EXERCISE INSTRUCTIONS: Locate every line in the items below that contains the word "When", treating uppercase and lowercase as different, and copy each of those lines.

(Data extracted from a collection)
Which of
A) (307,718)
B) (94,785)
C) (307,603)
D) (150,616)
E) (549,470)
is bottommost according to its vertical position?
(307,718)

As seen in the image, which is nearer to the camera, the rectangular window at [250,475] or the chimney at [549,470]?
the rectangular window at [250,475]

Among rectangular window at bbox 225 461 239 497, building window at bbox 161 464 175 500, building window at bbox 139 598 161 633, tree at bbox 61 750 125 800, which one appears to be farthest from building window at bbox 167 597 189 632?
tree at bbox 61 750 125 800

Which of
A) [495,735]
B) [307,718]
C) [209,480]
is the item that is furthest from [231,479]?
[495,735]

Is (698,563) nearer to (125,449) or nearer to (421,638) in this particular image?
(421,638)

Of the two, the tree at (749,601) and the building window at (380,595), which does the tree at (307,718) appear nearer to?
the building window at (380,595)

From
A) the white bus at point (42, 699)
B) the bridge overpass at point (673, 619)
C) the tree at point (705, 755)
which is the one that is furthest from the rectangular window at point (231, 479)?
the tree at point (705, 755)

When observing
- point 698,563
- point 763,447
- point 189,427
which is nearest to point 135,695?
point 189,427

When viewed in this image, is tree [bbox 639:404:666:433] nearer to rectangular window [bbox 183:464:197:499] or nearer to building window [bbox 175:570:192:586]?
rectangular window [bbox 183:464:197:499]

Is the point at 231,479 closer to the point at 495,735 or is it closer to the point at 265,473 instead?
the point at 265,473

---

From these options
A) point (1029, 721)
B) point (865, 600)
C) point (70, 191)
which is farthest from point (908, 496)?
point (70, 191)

RESULT OF THE TASK:
When observing
When viewed in this image, is tree [bbox 639:404:666:433] nearer to rectangular window [bbox 183:464:197:499] or nearer to building window [bbox 175:570:192:586]?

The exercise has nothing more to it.